I'm almost 18 now and I've finally decided to seek help. I'm seeing a psychologist for the first time in about a week. I really hope I can cure myself of this before I move back to the States. Is one year enough time??
 
Hi girlonthetram, welcome to SPW!

When I was 12, I moved from Chicago to Miami, same country, different worlds. I was in culture shock when I got here. I was able to make some friends here but most have since moved. I think I've had Social Anxiety Disorder (SAD) all my life, even before the move I was a loner.

As far as curing your SAD, I don't know if that is possible. The only thing that has helped me with mine is Acceptance and Commitment Therapy (ACT).

www.actmindfully.com.au
 

polljk

Member
i hear your pain..
i've posted my own recap story in introductions..

i think it was a ptsd reaction from my parents diverce that broke me.
then the other kids noticed i was broken and did the usual "only the strong survive" thing. nice and bullied from that so more ptsd most likely, then with a move to a new school i began censoring myself and holding things inside for fear of the same treatment. generated a nice anxiety disorder with avoidance disorder as a coping mechanism.
(when the possibility of a panic attack situation looms i lie and manipulate to get out of it)
i'm not afraid to be completely honest, so i have panic attacks with a side of an irrational fear of wetting myself in public (thank you bedwetting)
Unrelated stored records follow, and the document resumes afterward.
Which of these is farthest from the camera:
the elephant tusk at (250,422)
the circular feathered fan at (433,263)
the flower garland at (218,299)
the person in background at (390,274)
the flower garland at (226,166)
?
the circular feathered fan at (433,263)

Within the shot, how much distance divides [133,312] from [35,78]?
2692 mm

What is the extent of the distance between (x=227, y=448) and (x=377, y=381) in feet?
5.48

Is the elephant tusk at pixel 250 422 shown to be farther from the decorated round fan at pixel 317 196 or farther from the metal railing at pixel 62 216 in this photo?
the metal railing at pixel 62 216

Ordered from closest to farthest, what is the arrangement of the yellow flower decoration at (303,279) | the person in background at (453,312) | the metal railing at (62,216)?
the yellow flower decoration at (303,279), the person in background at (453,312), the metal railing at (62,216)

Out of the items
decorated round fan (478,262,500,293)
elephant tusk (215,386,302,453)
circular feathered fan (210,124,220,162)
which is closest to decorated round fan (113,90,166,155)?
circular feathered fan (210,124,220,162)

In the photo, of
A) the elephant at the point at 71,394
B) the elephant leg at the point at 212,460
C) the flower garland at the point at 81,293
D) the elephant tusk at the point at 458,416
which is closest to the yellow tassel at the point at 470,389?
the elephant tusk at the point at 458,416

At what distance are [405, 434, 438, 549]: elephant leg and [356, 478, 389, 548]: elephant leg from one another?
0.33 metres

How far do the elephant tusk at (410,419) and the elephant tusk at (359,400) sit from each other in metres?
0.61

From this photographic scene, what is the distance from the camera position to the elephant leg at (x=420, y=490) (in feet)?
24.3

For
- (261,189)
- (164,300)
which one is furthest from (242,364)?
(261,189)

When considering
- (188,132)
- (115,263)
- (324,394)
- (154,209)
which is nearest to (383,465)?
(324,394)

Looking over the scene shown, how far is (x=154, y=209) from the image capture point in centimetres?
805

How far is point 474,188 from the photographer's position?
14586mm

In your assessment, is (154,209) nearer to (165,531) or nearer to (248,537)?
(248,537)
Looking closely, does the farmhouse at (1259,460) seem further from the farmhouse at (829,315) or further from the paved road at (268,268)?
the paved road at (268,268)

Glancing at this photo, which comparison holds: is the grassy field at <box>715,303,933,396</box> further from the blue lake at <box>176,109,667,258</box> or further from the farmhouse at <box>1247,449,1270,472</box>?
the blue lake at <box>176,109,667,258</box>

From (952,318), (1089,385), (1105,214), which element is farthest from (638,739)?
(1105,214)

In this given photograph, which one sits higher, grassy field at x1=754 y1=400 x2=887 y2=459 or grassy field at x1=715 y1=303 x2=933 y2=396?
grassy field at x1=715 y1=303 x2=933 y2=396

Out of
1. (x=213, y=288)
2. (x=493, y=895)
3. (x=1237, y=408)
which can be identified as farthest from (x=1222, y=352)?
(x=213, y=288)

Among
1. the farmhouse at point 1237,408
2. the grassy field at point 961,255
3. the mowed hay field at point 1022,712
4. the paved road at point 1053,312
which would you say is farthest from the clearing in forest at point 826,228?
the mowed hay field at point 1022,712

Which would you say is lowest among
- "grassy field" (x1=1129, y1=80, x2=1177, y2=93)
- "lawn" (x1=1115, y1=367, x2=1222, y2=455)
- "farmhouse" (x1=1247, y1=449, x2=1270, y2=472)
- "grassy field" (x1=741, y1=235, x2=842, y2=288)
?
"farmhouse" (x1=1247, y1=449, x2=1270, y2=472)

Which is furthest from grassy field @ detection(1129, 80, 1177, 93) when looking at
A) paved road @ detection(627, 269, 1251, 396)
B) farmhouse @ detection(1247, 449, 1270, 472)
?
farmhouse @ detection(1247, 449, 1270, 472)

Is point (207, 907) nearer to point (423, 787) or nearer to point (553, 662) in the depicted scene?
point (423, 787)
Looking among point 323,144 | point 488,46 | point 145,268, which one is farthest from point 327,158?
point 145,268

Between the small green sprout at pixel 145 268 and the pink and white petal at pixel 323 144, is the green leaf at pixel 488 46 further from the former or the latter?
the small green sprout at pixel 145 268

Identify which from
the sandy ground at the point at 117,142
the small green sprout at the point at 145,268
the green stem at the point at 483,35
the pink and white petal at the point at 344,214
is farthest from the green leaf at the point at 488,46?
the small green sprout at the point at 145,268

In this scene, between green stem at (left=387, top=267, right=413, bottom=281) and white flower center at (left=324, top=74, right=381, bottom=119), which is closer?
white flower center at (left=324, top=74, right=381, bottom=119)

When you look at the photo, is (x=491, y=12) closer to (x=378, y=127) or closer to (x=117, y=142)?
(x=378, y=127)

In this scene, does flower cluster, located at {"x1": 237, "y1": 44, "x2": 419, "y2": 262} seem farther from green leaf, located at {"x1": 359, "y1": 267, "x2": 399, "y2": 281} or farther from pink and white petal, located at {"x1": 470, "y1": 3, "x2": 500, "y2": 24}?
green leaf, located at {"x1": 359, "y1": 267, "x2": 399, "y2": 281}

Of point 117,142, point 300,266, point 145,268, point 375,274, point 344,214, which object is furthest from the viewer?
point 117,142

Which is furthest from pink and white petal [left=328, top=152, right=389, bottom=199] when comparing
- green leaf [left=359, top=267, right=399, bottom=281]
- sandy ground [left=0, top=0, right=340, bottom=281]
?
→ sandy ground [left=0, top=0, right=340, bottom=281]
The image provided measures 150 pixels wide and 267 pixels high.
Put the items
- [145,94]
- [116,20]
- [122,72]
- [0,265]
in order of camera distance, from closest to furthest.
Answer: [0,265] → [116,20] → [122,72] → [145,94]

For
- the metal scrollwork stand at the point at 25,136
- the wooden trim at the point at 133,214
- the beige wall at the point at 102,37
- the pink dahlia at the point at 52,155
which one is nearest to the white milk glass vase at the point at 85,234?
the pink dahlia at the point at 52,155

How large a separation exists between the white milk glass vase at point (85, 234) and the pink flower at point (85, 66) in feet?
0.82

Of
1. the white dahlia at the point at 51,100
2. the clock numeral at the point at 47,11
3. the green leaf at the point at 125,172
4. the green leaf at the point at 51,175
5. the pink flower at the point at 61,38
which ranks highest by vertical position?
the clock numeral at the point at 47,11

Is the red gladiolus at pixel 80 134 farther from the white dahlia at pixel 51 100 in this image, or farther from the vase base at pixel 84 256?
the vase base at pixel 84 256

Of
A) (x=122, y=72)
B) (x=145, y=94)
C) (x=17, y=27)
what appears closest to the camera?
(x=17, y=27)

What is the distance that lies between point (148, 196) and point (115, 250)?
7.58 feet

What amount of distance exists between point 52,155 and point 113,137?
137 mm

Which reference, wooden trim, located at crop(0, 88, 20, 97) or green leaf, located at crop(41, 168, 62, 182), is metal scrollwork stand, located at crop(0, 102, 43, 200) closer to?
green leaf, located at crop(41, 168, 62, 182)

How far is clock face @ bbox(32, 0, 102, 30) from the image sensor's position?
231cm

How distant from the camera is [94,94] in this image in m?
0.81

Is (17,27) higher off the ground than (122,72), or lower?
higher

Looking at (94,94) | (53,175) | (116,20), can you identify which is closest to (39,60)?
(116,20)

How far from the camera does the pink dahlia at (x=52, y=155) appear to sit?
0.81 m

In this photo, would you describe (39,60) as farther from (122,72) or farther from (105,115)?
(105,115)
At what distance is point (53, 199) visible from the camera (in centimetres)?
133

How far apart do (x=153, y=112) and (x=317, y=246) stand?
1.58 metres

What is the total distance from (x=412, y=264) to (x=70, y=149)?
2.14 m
started a nice cannabis habit a few years ago.. what do you know, i can feel happiness after all :D

so here i am.. no hope of a job.. no friends without great distress and no hope of going anywhere crowded. while every fucker around me tells me im being stupid, careless, childish, lazy pushing me deeper into the dirt and then theres the pressuare of trying to improve in the face of insane odds.

i say no more.. this is the hand i was dealt.. i'm not going to put myself through anymore to be like other people so i can feel worthy for 5 minutes..
i recomend you do the same.. or become lost in the "professional" mental health system.

my plan is get checked out by a doc.. go on disability payments and spend a little time not worrying about my future and see if i feel better.
if i do, i may venture outside, if not, i'm happy being alone with my wife forever and ever.

i'm sorry i'm being self important.. but its either because i opend the flood gate or it's another one to throw on the pile..
 

SilentStranger

Well-known member
I suppose I could say yes to the orginal question. I mean I have always been ultra shy and dreaded school etc when I was small. But moving countries definitely had a part in me developing SP.

Like you I moved to Australia in my early teens. I won't go into exact details where I am originally from, but I would say difference in cultures was massive. It sure was a culture shock. Atleast in your case language wouldn't have been a problem, but I had to deal with speaking a new language and to make matters worse people would make fun of my accent and my culture. There were no expats from the old country in my school.. needless to say I didn't have many friends, and even then I didn't hang out with them after school. So I can definitely understand your situation.

As for a Christian school I attended, well that place was quite homophobic too. I mean most of the time it didn't bother me and (for the most part) people didn't decide I was gay just because I didn't have a girlfriend. As for people not being open to other cultures and views of alternative lifestyles, I can imagine a country town can being worse. To an extent I get that in the town I live now.

By looking at your nick, I assume you are in Melbourne now. How do you find Melbourne? More cosmopolitan and open to alternative cultures/lifestyles?

As for 1 year being good enough, I don't know. It probably depends on the person. In your case, you seemed to have lead quite a social life when you were in Cali. So I think changing might not be as difficult as people who have been shy or SP their entire life. Thats my view only, others might disagree.